▶ DIRECTIONS: Reproduce every line of the listing below verbatim.

▶ DATA EXTRACT:
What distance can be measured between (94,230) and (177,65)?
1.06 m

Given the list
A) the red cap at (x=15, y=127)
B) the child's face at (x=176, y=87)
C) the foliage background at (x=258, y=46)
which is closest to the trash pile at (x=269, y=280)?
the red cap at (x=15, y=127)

▶ EXERCISE SOLUTION:
What distance can be measured between (94,230) and (177,65)?
1.06 m

Given the list
A) the red cap at (x=15, y=127)
B) the child's face at (x=176, y=87)
C) the foliage background at (x=258, y=46)
which is closest to the trash pile at (x=269, y=280)?
the red cap at (x=15, y=127)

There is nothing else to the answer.